TASK OBJECTIVE: Each record that follows should be duplicated exactly, except for its pictures.

-*-*-

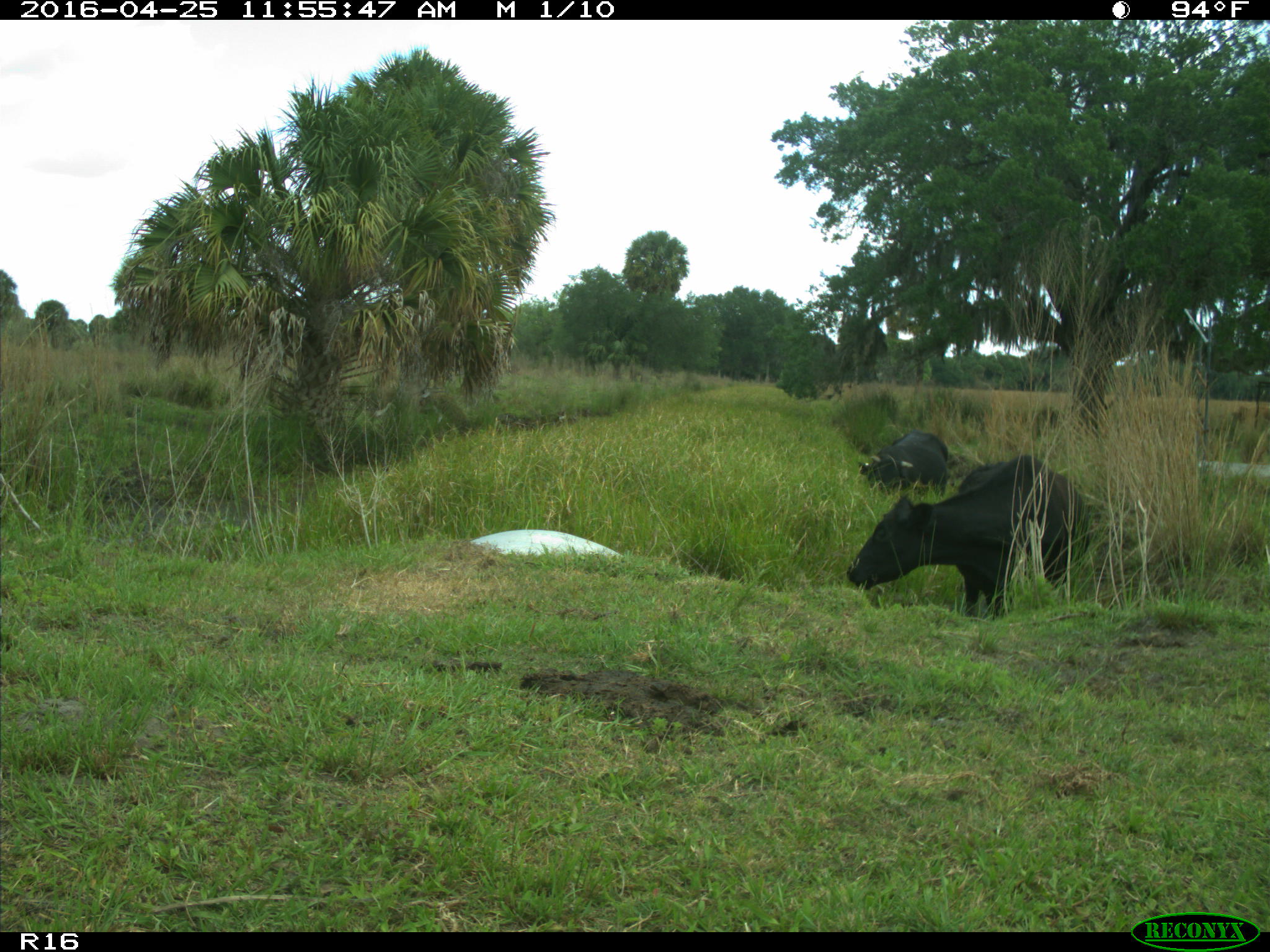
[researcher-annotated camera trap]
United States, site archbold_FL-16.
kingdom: Animalia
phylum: Chordata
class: Mammalia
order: Artiodactyla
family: Bovidae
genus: Bos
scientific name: Bos taurus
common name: domestic cow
Bos taurus (domestic cow).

-*-*-

SOLUTION TO THE EXERCISE:
[researcher-annotated camera trap]
United States, site archbold_FL-16.
kingdom: Animalia
phylum: Chordata
class: Mammalia
order: Artiodactyla
family: Bovidae
genus: Bos
scientific name: Bos taurus
common name: domestic cow
Bos taurus (domestic cow).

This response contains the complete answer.